+++ Source document +++

# Air Flow Problems



## psayre83 (Feb 4, 2016)

Hey all 
I drive a 2012 Altima 2.5 SL. Recently had the service engine light come on and found it was due to the MAF. Long story short, I changed the MAF twice now, had the codes cleared and after 2 days of driving, the service light came back on. 
Any thoughts on what else it could be? How expensive it could be and if I could do the work myself? 
Thanks much!!


----------



## jdg (Aug 27, 2009)

Where did you get the MAFs?


----------



## psayre83 (Feb 4, 2016)

*MAFs*

The 1st was Carparts.com for $25 (I figured why not).
The 2nd was Advanced Auto for $150. 
Thanks for the help!


----------



## jdg (Aug 27, 2009)

There's 2 of the MANY places I wouldn't buyy so much as a bvag of rags from.
OEM. Yep, gonna cost more.
You cxan do it once correctly , or do it multiple times wrong....
Pick one.


----------



## psayre83 (Feb 4, 2016)

*MAFs*

Got ya. I figured Advanced was a safe bet. 
Any thoughts on if it's not the sensor what it could be? 
Thanks for your time!


----------



## jdg (Aug 27, 2009)

When I lived in Little Rock back in the day, that's what I thought too. Advanced Auto...can't be that bad. Well , just as bad as anybody else.
Exactly what code are you getting?


----------



## psayre83 (Feb 4, 2016)

*MAFs*

Ugh...that's one piece of info that I don't have. Have to get it this weekend for sure.


----------



## rogoman (Dec 16, 2004)

psayre83 said:


> Hey all
> I drive a 2012 Altima 2.5 SL. Recently had the service engine light come on and found it was due to the MAF. Long story short, I changed the MAF twice now, had the codes cleared and after 2 days of driving, the service light came back on.
> Any thoughts on what else it could be? How expensive it could be and if I could do the work myself?
> Thanks much!!


I fully agree with JDG about electrical components like the MAF. Go with OEM. Some time ago I bought a reman MAF from Advance Auto; it was DOA. Got another one from Rock Auto; was worse then the original MAF; well it turned out to be a problem with another sensor then the MAF.

Now on to your problem. What are the actual fault codes you're getting? There are three possible fault codes for the MAF circuit. There may be a wiring/harness problem rather then the MAF itself.


----------



## psayre83 (Feb 4, 2016)

*Air Flow Codes*

I finally was able to get the code. I only got 1 code which was P0101 or the MAFS. 
Like I said, I'm on the 3rd sensor so I either need to get my money back for the ones I bought or it's something else? 
Idk. 
But thanks for all the help


----------



## cj1 (Oct 21, 2014)

Check BBBind.com for an electrical schematic of the MAF circuit. Test for reference voltage and continuity from/to PCM.


----------

+++ Given information +++

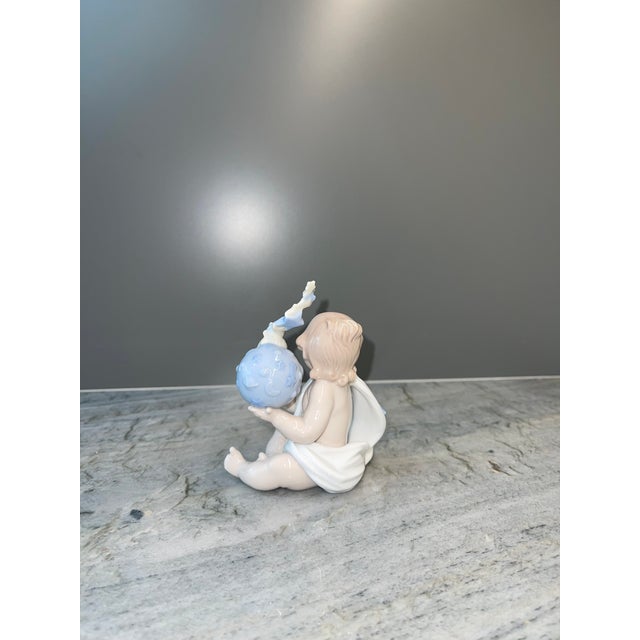 This beautifully crafted piece features a cherubic child seated gracefully, wrapped in a soft white drape adorned with...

+++

Task set
- A) Rewrite the paragraph in the thread that begins "I fully agree with JDG" as a short bulleted list that keeps its main facts.
- B) Answer from the thread, one line per answer:
(i) What car does psayre83 drive?
(ii) How much did the first MAF from Carparts.com cost?
(iii) Which code did psayre83 finally get?
- C) Restate the thread starting at "I finally was" and ending at "continuity from/to PCM.", with "schematic" changed to "diagram".
The material can be set aside.

Solutions by task
- A)
- Agrees with JDG that electrical parts such as the MAF should be OEM.
- A remanufactured MAF bought from Advance Auto was dead on arrival.
- Another one from Rock Auto was worse than the original MAF.
- The problem turned out to be a different sensor, not the MAF.

- B)
(i) A 2012 Altima 2.5 SL.
(ii) $25.
(iii) P0101.

- C)
I finally was able to get the code. I only got 1 code which was P0101 or the MAFS. 
Like I said, I'm on the 3rd sensor so I either need to get my money back for the ones I bought or it's something else? 
Idk. 
But thanks for all the help


----------



## cj1 (Oct 21, 2014)

Check BBBind.com for an electrical diagram of the MAF circuit. Test for reference voltage and continuity from/to PCM.